# SOURCE DOCUMENT
● ● ●
Getting started

Eval harness

The Harbor harness runs Roder against Terminal-Bench tasks with a prebuilt Linux binary, isolated config/auth directories, JSON event capture, and structured run summaries. It is a first-class consumer of the runtime, not a separate benchmark-only agent. Current pass/fail results live on the eval scoreboard.

Run shape

Harbor launches roder exec --json --profile eval inside each task container.
The adapter records roder-events.jsonl, final assistant text, stderr diagnostics, and roder-run-summary.json.
Smoke and full-run configs preserve Docker task images by default so offline image preflight and targeted reruns can reuse them.
Minimal parity configs can pin [tools].allowlist to the native coding surface, including unified_exec, freeform apply_patch, and view_image.
Analyzer scripts separate harness/setup/provider failures from ordinary reward-0 scored failures.
● ● ●
# ENTRIES SUPPLIED

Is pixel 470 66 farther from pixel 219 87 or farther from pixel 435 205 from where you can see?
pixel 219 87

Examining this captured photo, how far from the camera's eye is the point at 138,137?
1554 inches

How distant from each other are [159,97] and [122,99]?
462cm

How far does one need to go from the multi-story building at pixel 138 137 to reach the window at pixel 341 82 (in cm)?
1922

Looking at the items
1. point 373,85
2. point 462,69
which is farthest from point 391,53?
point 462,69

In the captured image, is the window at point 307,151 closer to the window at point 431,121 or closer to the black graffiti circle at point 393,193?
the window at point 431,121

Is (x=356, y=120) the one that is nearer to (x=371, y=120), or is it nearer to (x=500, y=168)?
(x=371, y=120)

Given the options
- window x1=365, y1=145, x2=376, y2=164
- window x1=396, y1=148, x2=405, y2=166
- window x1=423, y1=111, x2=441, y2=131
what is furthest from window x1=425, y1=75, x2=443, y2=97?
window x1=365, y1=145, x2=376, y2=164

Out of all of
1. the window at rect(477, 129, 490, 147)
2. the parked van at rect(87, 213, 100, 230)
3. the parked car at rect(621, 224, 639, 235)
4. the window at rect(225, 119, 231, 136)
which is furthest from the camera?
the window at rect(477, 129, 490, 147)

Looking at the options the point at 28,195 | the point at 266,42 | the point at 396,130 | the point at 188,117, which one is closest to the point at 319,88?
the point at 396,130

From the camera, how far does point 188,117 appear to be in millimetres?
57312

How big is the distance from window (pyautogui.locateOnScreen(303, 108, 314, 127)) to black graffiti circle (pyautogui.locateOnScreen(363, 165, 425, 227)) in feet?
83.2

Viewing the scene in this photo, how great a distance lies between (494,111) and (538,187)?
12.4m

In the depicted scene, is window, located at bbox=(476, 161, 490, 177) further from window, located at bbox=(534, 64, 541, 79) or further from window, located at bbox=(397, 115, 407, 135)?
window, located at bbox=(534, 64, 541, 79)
● ● ●
# INSTRUCTIONS FOR THE TASK
Can you continue the Harbor eval harness page past its last line? None of the records matter here.

# RESULT OF THE TASK
Deadline finalization

Eval runs can set a turn deadline. Roder reserves a finalization window, prompts the model to stop opening new work, and disables tools for the final answer pass. When a task ledger is required, the runtime asks for scoreable output checkpoints and ledger completion before finalizing.

Command behavior

exec_command and shell use the turn deadline to cap effective process timeouts. Command output is formatted consistently, UTF-8 truncation is safe, and timeout metadata is returned with the tool result so eval analysis can classify the failure.

The eval profile also enables loop-persistence defaults that keep a task moving after recoverable tool-failure loops or empty no-tool finalization. The safeguards remain bounded by per-turn tool-failure, model-call, and tool-round caps.

Plan-first reruns

The Harbor adapter can run a planning turn first, store roder-plan.md and its event/stderr artifacts, then resume the same thread for the implementation turn. This mode is targeted at tasks where planning, artifact hygiene, or policy framing is likely to matter; it is not the default for every full run because it adds wall time.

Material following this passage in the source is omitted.